By Charles Hurt
Well, that’s one way to stem the tide of illegal aliens streaming across the border from Mexico.
Jack up unemployment rates to near double digits, dunk America into a double-dip recession and put us so deeply into hock with the Chinese communists that it will take generations for us to recover.
After long enough, living and working and trying to eke out bare survival in America becomes even worse than trying to get by in Mexico.
A new study from the highly esteemed Pew Hispanic Center says the millions of Mexicans who risked their lives crossing the desert to get here to the promised land for a better life have given up on the U.S.
This is no small feat. Have you ever been to Mexico? Not the ritzy beach towns with the gated resorts, but Nuevo Laredo? The dusty streets are filled with bony children selling gum and candy for just a few spare pennies.
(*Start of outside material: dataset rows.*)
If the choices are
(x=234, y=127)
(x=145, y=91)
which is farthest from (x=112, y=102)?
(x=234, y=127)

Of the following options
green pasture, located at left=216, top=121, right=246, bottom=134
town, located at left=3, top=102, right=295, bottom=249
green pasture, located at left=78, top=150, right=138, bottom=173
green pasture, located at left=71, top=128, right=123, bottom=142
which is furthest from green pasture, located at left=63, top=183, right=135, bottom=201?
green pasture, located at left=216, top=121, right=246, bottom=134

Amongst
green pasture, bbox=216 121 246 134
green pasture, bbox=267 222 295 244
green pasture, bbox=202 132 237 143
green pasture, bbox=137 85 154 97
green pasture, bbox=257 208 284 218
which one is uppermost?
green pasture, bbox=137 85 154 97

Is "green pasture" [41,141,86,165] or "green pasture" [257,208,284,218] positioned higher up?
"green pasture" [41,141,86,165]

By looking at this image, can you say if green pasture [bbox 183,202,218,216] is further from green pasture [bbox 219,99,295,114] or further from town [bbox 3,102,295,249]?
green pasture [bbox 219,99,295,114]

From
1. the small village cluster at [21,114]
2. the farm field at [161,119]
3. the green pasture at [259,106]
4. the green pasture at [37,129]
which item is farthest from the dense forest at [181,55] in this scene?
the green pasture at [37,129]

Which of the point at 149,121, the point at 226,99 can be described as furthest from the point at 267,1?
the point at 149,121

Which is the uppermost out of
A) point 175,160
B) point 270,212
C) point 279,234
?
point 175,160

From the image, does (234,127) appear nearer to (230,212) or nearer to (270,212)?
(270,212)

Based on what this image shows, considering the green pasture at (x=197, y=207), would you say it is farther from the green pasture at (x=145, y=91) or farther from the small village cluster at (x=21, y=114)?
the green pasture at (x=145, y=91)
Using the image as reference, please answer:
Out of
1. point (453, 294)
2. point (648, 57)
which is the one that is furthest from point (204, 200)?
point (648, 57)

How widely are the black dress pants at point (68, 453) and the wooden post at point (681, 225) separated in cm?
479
Desperate as that little trade may have once seemed to us, at least it has the vibe of the floor of the New York Stock Exchange during the ‘90s. Nothing like that is going on anywhere on this side of the border.
Remember the axiom of big government bureaucrats: If it moves, tax it. If it keeps moving, regulate it. When, finally, under the crushing weight of taxes and regulation, it stops moving, subsidize it.
So the Mexicans have quit coming to the hopeless part of North America. Canada is just too far to walk.
Or, at least, the few final stragglers who have not kept up with America’s woes and are still sneaking into the U.S. are balanced out by all the illegal Mexicans already here who are now risking their lives to cross the desert to escape the American “dream.”
Now we know why all the politicians in Washington have finally agreed to beef up security and build a fence along the southern border. They’re desperate to keep all the Mexicans from leaving.
That’s right, who would raise their children and mow their lawns and do all of America’s dirty work if all the Mexicans left?
Authors of the Pew report call the stunning shift in migration patterns historic. Not since the Great Depression, they say, has a shift of this magnitude occurred along the U.S.-Mexico border. Not since the Great Depression?
It’s almost enough to make you pine for the good old days of rampant illegal immigration.